Let me flip this question on it's head.

Has the majority of the lighting industry turned away from follow-spots which use arc source lamps (like Super Troupers, or Starklights)?  Anyone have a guess as to the CRI of a Carbon Arc?

The CRI of Xenon and other arc source lamps is typically in the 70's.  They have a very spikey spectrum.

I know that there are more than a few people who use modified Source 4s as Follow-spots. But to be honest, the majority of us do this for financial reasons... but the majority of professional roadhouses, and opera houses that I've seen use purpose built follow-spots.  And the majority of these use an arc source, with limited color rendering abilities.  They have limitations, but the benefits (brightness, ease of use, etc) outweigh them, for the majority of us.

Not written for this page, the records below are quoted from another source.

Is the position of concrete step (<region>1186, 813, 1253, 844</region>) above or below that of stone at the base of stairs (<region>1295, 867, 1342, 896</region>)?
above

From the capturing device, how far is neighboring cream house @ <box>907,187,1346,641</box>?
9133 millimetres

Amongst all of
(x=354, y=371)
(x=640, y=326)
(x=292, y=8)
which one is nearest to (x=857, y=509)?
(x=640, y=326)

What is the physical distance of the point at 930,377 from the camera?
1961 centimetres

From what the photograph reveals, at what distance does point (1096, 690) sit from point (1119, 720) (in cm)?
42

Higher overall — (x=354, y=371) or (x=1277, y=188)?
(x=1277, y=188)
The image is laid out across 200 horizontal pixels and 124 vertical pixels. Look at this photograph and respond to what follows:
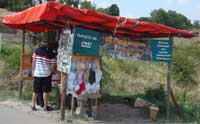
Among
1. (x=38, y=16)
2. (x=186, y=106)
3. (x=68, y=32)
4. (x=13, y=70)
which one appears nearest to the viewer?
(x=38, y=16)

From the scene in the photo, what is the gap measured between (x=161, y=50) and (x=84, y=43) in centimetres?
254

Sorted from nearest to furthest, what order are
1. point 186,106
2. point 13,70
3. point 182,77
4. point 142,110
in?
1. point 142,110
2. point 186,106
3. point 13,70
4. point 182,77

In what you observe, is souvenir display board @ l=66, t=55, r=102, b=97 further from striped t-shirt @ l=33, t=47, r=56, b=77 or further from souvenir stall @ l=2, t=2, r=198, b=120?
striped t-shirt @ l=33, t=47, r=56, b=77

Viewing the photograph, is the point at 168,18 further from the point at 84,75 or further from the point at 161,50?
the point at 84,75

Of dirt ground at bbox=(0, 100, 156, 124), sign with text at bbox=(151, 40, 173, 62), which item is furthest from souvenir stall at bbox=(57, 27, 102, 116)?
sign with text at bbox=(151, 40, 173, 62)

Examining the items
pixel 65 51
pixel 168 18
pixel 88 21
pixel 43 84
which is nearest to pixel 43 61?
pixel 43 84

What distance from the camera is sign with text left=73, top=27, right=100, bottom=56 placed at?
38.4 ft

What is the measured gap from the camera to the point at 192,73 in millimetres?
23484

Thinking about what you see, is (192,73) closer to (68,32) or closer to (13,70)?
(13,70)

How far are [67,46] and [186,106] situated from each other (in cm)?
518

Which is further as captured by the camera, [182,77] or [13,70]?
[182,77]

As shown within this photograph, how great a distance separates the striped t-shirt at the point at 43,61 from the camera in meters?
13.1

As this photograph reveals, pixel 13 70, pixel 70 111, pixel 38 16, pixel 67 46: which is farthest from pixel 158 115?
pixel 13 70

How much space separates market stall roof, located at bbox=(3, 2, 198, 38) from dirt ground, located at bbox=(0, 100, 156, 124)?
7.24ft
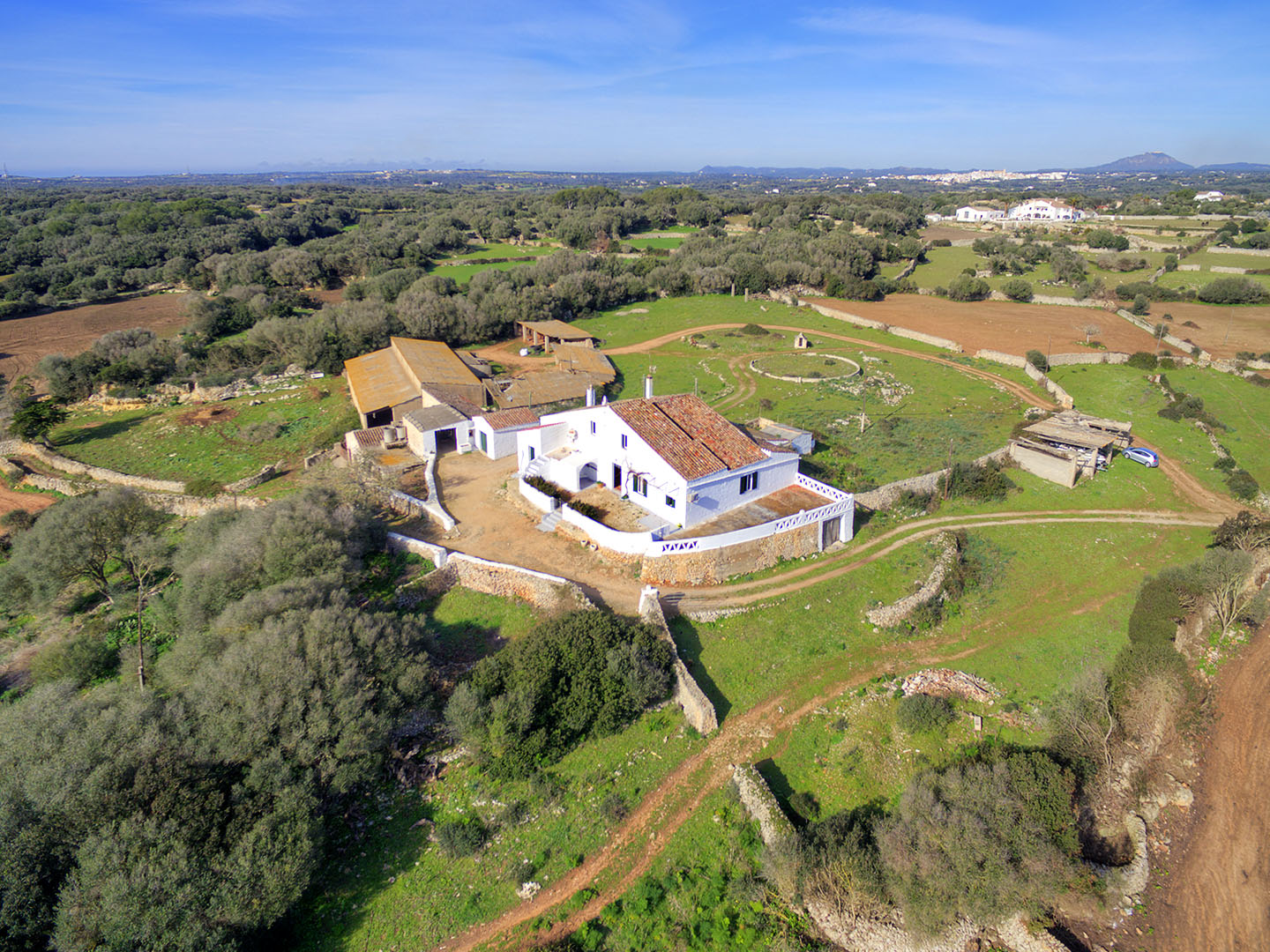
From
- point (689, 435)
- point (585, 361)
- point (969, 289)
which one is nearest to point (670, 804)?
point (689, 435)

Is RGB technology perfect... No.
But I invite you to look at emerging technologies in television.  LED TVs are now using RGBY technology, and using an algorithm to add in the Yellow.  We are doing the same thing in the entertainment lighting industry with the use of Amber (to increase color palette) and Lime (to more closely match the photopic curve, and increase brightness and color rendering) using LEDs.  Most major entertainment lighting manufacturers use LED arrays with 5, 6, or even 7 colors.

Anyway, the point I'm making is that although limited spectra been widely used, and accepted for decades, the consumer electronic market is already addressing this (albeit for different reasons, more to do with vividness of color), and the more picky of us in entertainment lighting are also pushing for solutions.  Often, we are looking at other lighting fields (general lighting, automotive, camera flashes, retail lighting, cameras, video displays, and especially computers/computing power and software) to inspire us.  Then we combine these existing technologies that we see to give us practical new solutions.

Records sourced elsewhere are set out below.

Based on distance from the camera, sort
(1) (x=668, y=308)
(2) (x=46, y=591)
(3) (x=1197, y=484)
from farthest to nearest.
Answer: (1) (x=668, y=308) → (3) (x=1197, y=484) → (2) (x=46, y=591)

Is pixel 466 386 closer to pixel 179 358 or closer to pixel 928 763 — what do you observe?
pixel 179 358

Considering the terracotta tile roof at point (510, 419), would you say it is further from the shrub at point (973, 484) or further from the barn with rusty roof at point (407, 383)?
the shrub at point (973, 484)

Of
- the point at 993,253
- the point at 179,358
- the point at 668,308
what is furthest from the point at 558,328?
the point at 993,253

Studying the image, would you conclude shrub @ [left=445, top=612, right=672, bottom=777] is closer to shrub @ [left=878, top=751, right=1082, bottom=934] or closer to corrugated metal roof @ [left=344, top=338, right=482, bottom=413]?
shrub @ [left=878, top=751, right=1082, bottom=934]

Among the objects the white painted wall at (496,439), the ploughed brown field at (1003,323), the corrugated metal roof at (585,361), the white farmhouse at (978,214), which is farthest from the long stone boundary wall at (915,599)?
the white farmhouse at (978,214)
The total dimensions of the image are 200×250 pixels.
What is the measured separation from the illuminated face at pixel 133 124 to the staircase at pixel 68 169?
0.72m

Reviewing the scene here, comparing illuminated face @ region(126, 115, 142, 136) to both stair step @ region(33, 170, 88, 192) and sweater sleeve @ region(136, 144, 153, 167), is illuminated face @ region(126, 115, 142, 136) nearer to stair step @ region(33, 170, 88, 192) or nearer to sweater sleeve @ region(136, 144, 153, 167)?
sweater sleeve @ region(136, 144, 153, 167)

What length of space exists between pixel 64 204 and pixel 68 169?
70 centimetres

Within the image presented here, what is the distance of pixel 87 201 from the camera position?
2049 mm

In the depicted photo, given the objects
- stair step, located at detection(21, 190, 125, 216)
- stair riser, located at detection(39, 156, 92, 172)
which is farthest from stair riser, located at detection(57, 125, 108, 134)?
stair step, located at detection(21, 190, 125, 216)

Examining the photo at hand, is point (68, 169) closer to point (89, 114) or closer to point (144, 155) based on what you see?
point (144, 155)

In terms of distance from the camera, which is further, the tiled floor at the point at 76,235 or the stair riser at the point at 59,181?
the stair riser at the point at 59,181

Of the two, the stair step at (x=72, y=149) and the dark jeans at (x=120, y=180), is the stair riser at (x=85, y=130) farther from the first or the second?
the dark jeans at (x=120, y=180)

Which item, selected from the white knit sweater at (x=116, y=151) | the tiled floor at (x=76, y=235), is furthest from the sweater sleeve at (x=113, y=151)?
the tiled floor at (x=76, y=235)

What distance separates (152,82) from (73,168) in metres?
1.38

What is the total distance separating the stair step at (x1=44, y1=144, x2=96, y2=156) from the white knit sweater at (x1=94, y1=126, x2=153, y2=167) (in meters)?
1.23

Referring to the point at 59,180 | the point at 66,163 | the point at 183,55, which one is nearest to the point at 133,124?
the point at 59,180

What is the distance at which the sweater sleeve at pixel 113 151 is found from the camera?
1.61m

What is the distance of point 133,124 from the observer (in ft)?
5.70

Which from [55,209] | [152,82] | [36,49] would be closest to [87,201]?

Interestingly, Philips/Lumileds (now just Lumileds) developed the Lime LED for use in LED lightbulbs... for use in the home, and for retail lighting, not on-stage.  As much as we (entertainment lighting manufacturers) view ourselves as innovators, the real advances come with finding ways to leverage new and existing technologies developed for larger markets to provide solutions to our (relatively small) market.

I think that you'll find that the majority of people railing against adoption of new light sources like LED, and the use of projectors (and the number of detractors is decreasing) are people who do not yet understand them,  have not tried using them recently, and are not comfortable with learning a new technology.  

It's a daunting task (learning a new technology), and not always black and white.  How many of us still draft by hand?  How many were early adopters of CAD, and dove in in the 1990s?  The answer for most of us lies somewhere in the middle.